### [Consignes]
1. Traduisez en anglais cette phrase de l'extrait sur Oaxaca : « Le samedi 4, une partie des personnes arrêtées ont été libérées ; toutes se plaignent de tortures physiques et psychologiques. »
2. Dans l'extrait sur Oaxaca, reformulez sous forme de liste le paragraphe commençant par « Le samedi 4 », sans perdre ses faits principaux.
3. Répondez brièvement à ces questions d'après l'extrait sur Oaxaca :
(a) Quelle ville est citée en premier parmi celles où des manifestations ont eu lieu devant les représentations du Mexique ?
(b) Combien d'effectifs supplémentaires l'armée a-t-elle reçus ?
(c) Quelle radio est toujours gardée par des barricades ?

Dans l’État d’Oaxaca comme dans les autres États de la République, quand
on parle avec les gens dans la rue, tous ont la même indignation vis-à-vis de cet assassin qui se cramponne au pouvoir au prix de dizaines de morts, et beaucoup ont la conviction que les années de soumission sont terminées, que maintenant le peuple ne se laissera plus tromper et abuser.

Dans le monde, des manifestations et occupations ont eu lieu devant les
ambassades et consultats du Mexique, notamment à Vancouver, Los Angeles,
Boston, Chicago, Lima, Londres, Madrid, Barcelone, Milan et d’autres
villes d’Italie.

La situation actuelle

Le samedi 4, une partie des personnes arrêtées ont été libérées ; toutes
se plaignent de tortures physiques et psychologiques. L’armée occupe la
ville et a même reçu 2 000 effectifs supplémentaires pour assurer son
omniprésence. On dégage progressivement les carcasses de véhicules brûlés, les commerces rouvrent timidement, craignant encore des incursions de tireurs "non identifiés". Radio Universidad est toujours gardée par des barricades, l’état d’alerte se maintient (vendredi matin un groupe d’hommes armés a tiré sur les antennes mais sans les endommager suffisamment pour arrêter les émissions).

### [Entrées fournies]
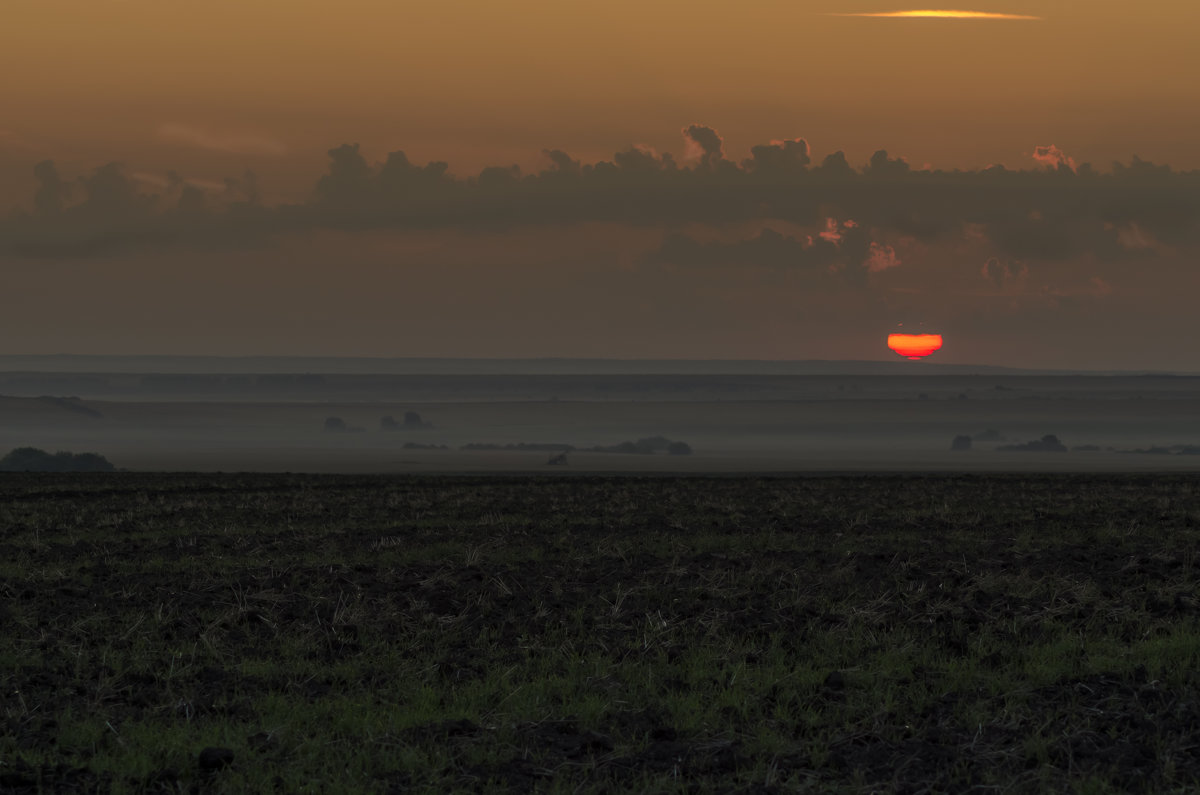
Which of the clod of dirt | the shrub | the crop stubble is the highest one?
the crop stubble

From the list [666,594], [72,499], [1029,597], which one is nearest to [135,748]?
[666,594]

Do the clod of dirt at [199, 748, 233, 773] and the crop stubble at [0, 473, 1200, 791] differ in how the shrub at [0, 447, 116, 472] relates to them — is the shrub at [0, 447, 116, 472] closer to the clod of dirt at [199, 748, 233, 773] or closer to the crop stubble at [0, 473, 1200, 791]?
the crop stubble at [0, 473, 1200, 791]

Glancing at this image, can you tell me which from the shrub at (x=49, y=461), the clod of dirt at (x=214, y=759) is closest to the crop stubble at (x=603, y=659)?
the clod of dirt at (x=214, y=759)

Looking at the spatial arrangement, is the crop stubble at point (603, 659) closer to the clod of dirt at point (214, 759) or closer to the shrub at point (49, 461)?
the clod of dirt at point (214, 759)

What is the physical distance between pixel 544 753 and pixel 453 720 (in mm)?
1301

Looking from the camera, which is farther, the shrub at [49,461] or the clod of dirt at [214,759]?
the shrub at [49,461]

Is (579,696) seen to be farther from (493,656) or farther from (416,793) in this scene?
(416,793)

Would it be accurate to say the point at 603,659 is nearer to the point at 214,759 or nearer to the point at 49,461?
the point at 214,759

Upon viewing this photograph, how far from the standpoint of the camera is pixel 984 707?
12.1 metres

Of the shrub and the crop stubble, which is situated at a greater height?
the crop stubble

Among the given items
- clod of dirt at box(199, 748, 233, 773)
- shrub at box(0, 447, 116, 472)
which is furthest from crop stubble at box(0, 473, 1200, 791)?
shrub at box(0, 447, 116, 472)

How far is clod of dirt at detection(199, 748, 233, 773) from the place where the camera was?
10391mm

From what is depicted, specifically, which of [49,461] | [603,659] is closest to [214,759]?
[603,659]

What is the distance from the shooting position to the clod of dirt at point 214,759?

### [Résultats attendus]
1. On Saturday the 4th, some of the people who had been arrested were released; all of them complain of physical and psychological torture.

2.
- Samedi 4 : une partie des personnes arrêtées sont libérées. Toutes se plaignent de tortures physiques et psychologiques.
- L'armée occupe la ville et a reçu 2 000 effectifs supplémentaires.
- Les carcasses de véhicules brûlés sont peu à peu dégagées.
- Les commerces rouvrent timidement, par crainte d'incursions de tireurs « non identifiés ».
- Radio Universidad reste gardée par des barricades, et l'état d'alerte se maintient.
- Vendredi matin, des hommes armés ont tiré sur les antennes sans arrêter les émissions.

3.
(a) Vancouver.
(b) 2 000.
(c) Radio Universidad.